• INSTRUCTION: Duplicate the rows word for word, starting at the first row and ending with the line that contains "3. the tree at point 208,68", both ends included.

• RECORDED INFORMATION:
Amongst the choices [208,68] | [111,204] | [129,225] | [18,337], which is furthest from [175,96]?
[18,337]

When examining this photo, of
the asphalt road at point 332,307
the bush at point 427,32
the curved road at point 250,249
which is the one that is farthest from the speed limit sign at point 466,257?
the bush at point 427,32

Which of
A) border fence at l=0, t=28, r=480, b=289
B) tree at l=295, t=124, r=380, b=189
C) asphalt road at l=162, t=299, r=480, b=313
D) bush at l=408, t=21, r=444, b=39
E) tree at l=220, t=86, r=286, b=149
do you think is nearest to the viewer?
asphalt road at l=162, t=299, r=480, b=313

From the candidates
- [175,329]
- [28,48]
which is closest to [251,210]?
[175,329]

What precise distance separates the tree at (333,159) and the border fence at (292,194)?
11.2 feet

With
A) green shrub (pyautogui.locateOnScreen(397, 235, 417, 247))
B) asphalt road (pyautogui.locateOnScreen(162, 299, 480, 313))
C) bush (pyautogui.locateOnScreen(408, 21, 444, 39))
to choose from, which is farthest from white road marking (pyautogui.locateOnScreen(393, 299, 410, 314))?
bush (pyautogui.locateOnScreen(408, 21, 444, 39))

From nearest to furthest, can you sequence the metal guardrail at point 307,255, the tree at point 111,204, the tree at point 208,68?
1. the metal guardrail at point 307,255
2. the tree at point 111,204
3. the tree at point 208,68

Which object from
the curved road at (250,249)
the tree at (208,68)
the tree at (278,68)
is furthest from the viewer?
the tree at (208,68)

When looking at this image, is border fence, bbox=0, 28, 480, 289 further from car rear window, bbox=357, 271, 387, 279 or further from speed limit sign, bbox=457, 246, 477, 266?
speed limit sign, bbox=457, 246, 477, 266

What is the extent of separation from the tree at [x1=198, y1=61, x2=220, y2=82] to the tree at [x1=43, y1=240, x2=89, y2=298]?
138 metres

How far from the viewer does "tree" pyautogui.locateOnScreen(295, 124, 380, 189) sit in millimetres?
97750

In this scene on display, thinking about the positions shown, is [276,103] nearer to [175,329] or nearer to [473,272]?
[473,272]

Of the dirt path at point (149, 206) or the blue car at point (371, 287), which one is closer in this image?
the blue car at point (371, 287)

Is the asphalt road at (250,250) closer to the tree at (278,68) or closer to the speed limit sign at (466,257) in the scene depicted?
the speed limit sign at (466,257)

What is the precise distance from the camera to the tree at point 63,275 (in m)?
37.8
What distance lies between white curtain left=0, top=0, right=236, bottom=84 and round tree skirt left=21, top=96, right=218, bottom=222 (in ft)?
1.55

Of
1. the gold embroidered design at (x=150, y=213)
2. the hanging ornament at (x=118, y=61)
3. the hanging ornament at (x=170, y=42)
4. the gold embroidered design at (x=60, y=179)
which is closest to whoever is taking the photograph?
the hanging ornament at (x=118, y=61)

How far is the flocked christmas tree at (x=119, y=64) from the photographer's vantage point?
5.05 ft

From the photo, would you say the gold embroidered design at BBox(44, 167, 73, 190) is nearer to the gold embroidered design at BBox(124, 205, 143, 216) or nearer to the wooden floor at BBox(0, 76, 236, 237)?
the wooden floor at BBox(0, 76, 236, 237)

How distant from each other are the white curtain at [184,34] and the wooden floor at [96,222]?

• EXERCISE RESPONSE:
Amongst the choices [208,68] | [111,204] | [129,225] | [18,337], which is furthest from [175,96]?
[18,337]

When examining this photo, of
the asphalt road at point 332,307
the bush at point 427,32
the curved road at point 250,249
which is the one that is farthest from the speed limit sign at point 466,257?
the bush at point 427,32

Which of
A) border fence at l=0, t=28, r=480, b=289
B) tree at l=295, t=124, r=380, b=189
C) asphalt road at l=162, t=299, r=480, b=313
D) bush at l=408, t=21, r=444, b=39
E) tree at l=220, t=86, r=286, b=149
do you think is nearest to the viewer?
asphalt road at l=162, t=299, r=480, b=313

From the candidates
- [175,329]
- [28,48]
which is closest to [251,210]?
[175,329]

What precise distance separates the tree at (333,159) and the border fence at (292,194)?
11.2 feet

With
A) green shrub (pyautogui.locateOnScreen(397, 235, 417, 247))
B) asphalt road (pyautogui.locateOnScreen(162, 299, 480, 313))
C) bush (pyautogui.locateOnScreen(408, 21, 444, 39))
to choose from, which is farthest from white road marking (pyautogui.locateOnScreen(393, 299, 410, 314))?
bush (pyautogui.locateOnScreen(408, 21, 444, 39))

From nearest to furthest, can you sequence the metal guardrail at point 307,255, the tree at point 111,204, the tree at point 208,68?
1. the metal guardrail at point 307,255
2. the tree at point 111,204
3. the tree at point 208,68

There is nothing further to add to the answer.